Source passage
Start of Block
Over the last couple months the beavers in my neighborhood have been as busy as . . . well . . . beavers. Darkened pointed tree stumps and partially healed basal areas stripped of bark are testament that these flat tailed rodents have been active in the area for a long time, but the recent burst of
activity between the upper and lower Collinsville, Connecticut dams on the Farmington River is beyond anything I’ve seen in nearly three decades of almost daily observation. Though I’ve often spotted the glossy furred creatures swimming at twilight, I’ve never caught them at more than hauling away a few light branches. The fresh piles of wood chips, sculpture gardens of bright conical stumps, and freshly gnawed limbs suggest I’ve been missing a good deal under cover of darkness.
Beavers are justifiably renowned for their construction prowess, creating canals and lodges as well as dams that can be hundreds of feet long and more than a house-story high. They are “engineers and builders unparalleled in the animal kingdom,” according to the Larousse Encyclopedia of Animal Life. But while they are well known as instinctual contractors they are also inadvertent artists, just like human engineers who design practical canals, buildings, and dams that are also beautiful.
More than beaver architecture, I’m captivated by the rarely noticed beauty of their wood harvesting. No two stumps are cut quite the same and trees that fall or get hung up in their neighbors are often found in interesting patterns. Trunks lying on the ground frequently get chewed in several places with varied shapes and at different depths, like horizontal totem poles. Partially fallen trees may be twisted into poses of remarkable ballet grace that belie their violent end. For those who look closely, the incisions of beaver teeth working on the grain of various woods can result in stumps and chips with intriguing patterns. The chiseled, shaved, and scalloped wood catches light and retains moisture in curious, ever changing ways as fresh wounds weather and darken. Best of all, seeing art rather than engineering in a beaver’s necessity to gnaw breaks a chain of stereotypes freeing me to see more deeply.
Beavers manipulate water levels with dams and canals enabling them to store food and navigate safely, thus sharing with people the uncommon ability to create their own habitat. An abandoned 300-foot-long, twenty-foot-high concrete dam built to generate electricity about a century ago has obviated the need for my local beavers to impound the river, though they’ve built a large lodge into the bank. Perhaps such unwitting assistance by humans is compensation for the extirpation of these animals from the state by the early 1840s. They were killed for their luxuriant fur which made particularly fine felt, especially for Connecticut’s once world famous hat industry.
Reintroduced about the time the concrete dam was built, thousands of beavers now occupy just about all the state’s available habitat. While they evidence environmental vigor and create ecologically significant wetlands, beavers are reviled in some quarters because they cut valuable ornamental trees, clog road culverts, flood septic systems and basements, and damage wells.
I can’t look at beaver cuttings without admiring their beauty any more than I can keep from thinking of how trappers and fur traders in search of these critters pioneered exploration of North America. I value beavers for the ponds and meadows they create but recognize their destructive power to flood and to damage cultivated plantings. If we think ecologically, it’s hard not to see multiple relationships and far ranging contexts in the simplest objects, like beaver chewed stumps, because the deeper we look, the more we find nature and culture inextricably entwined.
Those cone-top stumps are more than trees chewed by a rodent. That mounded lodge of peeled, tangled sticks and mud is not just an animal burrow. They connect humanity with animal life; history with economics, fashion, manufacturing and biology; legend and lore with science; the outdoors with the indoors. Under cover of night beavers continue gnawing at trees because they must. Their lives are little noticed. Changes happen beyond our will and reach. Beavers do their work and we try to make what sense of it we can, because we must.
End of Block
(Data excerpts)
Start of Block
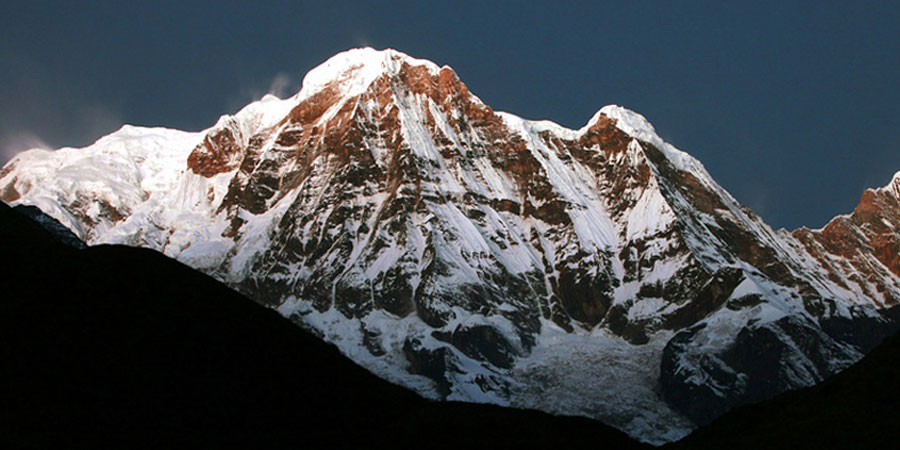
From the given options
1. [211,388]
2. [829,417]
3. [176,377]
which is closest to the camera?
[829,417]

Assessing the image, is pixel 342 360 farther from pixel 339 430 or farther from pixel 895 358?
pixel 895 358

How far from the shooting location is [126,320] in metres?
78.1

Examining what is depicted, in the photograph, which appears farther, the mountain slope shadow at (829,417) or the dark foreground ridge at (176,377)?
the dark foreground ridge at (176,377)

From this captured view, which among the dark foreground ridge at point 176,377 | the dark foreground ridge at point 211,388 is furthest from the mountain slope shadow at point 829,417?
the dark foreground ridge at point 176,377

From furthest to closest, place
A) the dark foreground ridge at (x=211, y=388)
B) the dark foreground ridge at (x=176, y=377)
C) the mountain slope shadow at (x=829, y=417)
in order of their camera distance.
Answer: the dark foreground ridge at (x=176, y=377), the dark foreground ridge at (x=211, y=388), the mountain slope shadow at (x=829, y=417)

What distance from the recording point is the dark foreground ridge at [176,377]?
64.0 meters

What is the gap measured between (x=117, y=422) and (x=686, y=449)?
36.3 metres

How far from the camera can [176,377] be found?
240 feet

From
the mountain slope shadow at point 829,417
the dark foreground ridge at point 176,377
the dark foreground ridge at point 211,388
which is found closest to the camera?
the mountain slope shadow at point 829,417

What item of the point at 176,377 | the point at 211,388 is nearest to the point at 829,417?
the point at 211,388

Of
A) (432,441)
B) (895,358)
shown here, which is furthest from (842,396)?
(432,441)

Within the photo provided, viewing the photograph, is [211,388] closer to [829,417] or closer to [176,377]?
[176,377]

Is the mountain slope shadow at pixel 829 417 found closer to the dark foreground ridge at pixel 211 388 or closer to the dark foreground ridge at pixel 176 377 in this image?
the dark foreground ridge at pixel 211 388

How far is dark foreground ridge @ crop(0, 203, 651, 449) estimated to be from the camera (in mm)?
63969
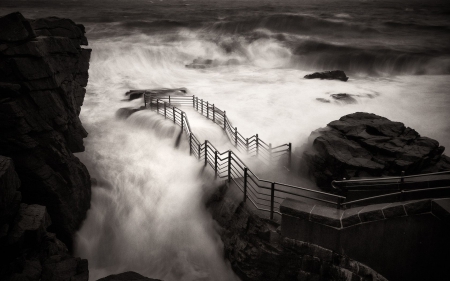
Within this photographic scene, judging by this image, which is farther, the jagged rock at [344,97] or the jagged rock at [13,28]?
the jagged rock at [344,97]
End of Block
Complete the following
- a) Duplicate the stretch of the beaver essay from "I can’t look" through "culture inextricably entwined.".
- b) According to the beaver essay, how long and how high is the abandoned concrete dam built to generate electricity?
Rely on the beaver essay alone.

List of solutions
- a)
I can’t look at beaver cuttings without admiring their beauty any more than I can keep from thinking of how trappers and fur traders in search of these critters pioneered exploration of North America. I value beavers for the ponds and meadows they create but recognize their destructive power to flood and to damage cultivated plantings. If we think ecologically, it’s hard not to see multiple relationships and far ranging contexts in the simplest objects, like beaver chewed stumps, because the deeper we look, the more we find nature and culture inextricably entwined.

- b) It is 300 feet long and twenty feet high.